DESCRIPTION OF THE TASK » Extract, from the records beneath this instruction, each line that contains the word "meta".

Stored data
------------------------------------------------------------

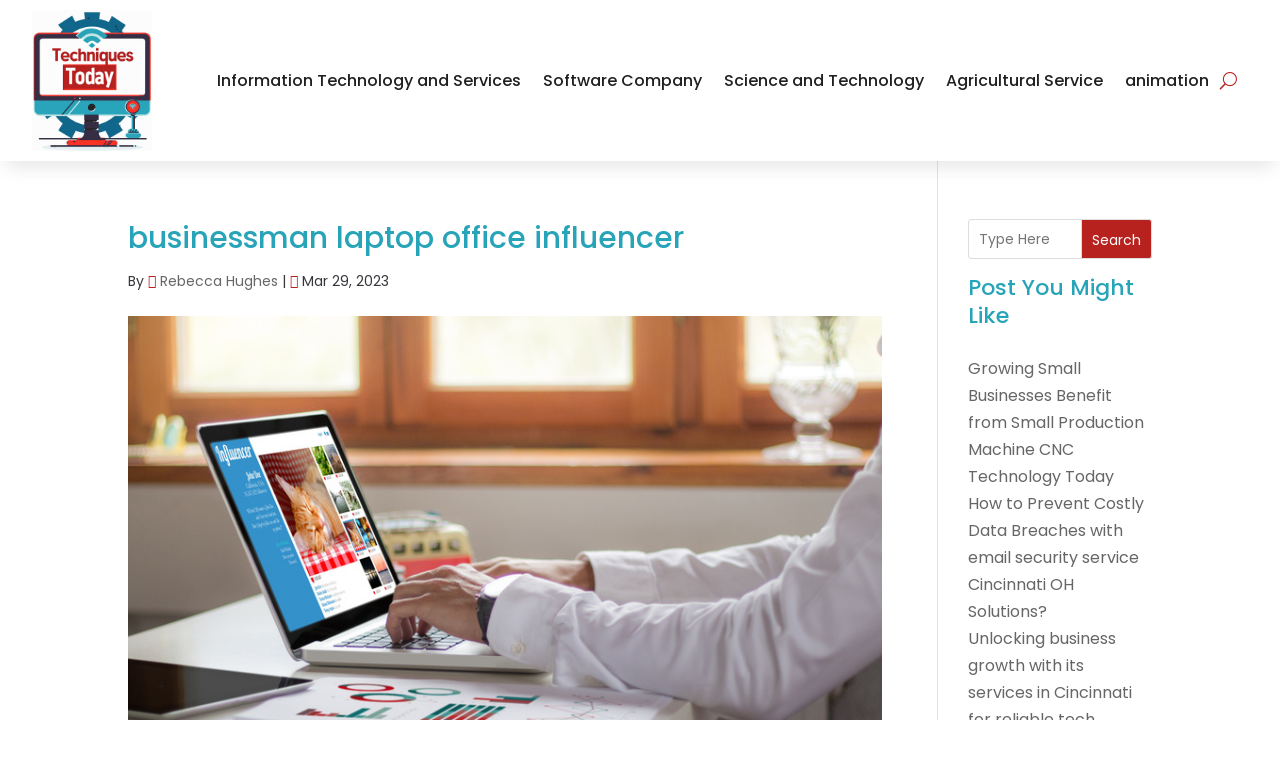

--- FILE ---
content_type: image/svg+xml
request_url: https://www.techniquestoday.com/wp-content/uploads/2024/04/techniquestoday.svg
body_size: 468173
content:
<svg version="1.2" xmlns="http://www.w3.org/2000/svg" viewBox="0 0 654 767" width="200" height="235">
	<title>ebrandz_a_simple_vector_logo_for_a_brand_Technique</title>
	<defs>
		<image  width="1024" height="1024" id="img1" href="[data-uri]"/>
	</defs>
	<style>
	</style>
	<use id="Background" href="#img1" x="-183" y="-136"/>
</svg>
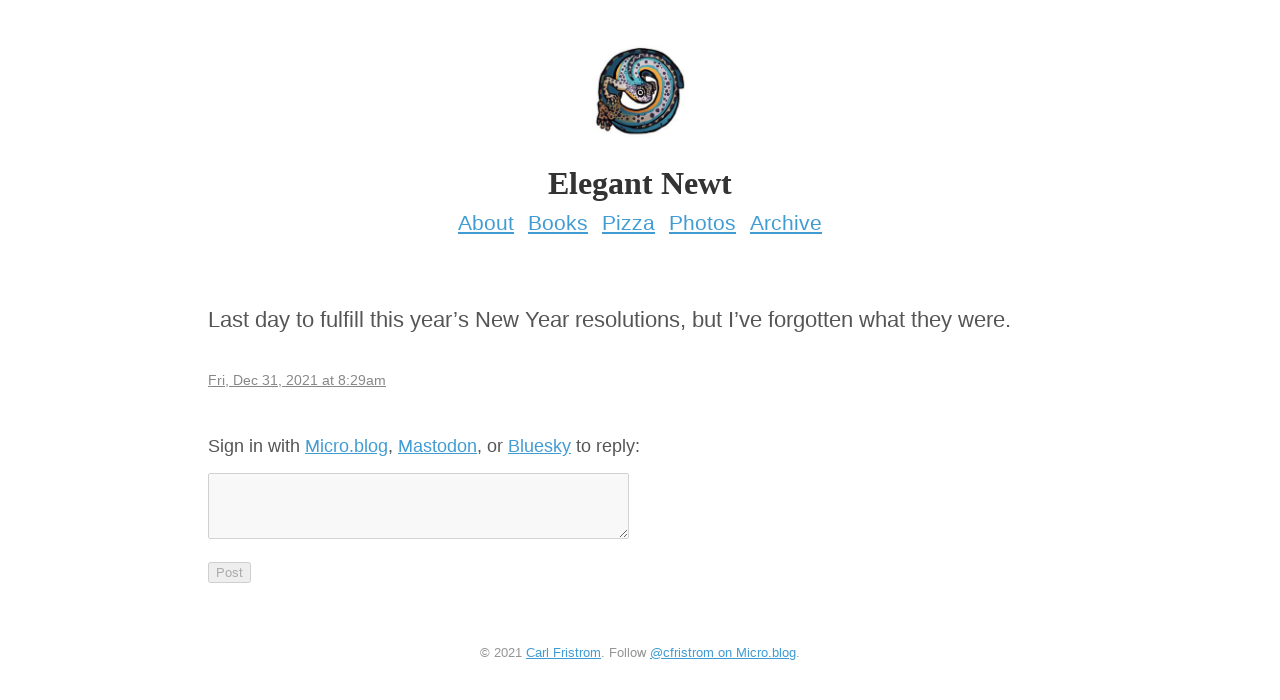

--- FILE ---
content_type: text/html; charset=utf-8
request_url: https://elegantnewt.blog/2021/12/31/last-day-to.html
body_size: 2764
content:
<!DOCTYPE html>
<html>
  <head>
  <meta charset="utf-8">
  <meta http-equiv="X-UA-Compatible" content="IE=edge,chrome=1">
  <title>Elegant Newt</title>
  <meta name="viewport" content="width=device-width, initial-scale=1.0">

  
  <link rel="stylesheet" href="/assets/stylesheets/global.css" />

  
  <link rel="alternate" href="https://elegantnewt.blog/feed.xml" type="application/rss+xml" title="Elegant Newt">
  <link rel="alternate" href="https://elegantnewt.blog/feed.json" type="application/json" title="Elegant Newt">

------------------------------------------------------------

RESPONSE BELOW »
  <meta charset="utf-8">
  <meta http-equiv="X-UA-Compatible" content="IE=edge,chrome=1">
  <meta name="viewport" content="width=device-width, initial-scale=1.0">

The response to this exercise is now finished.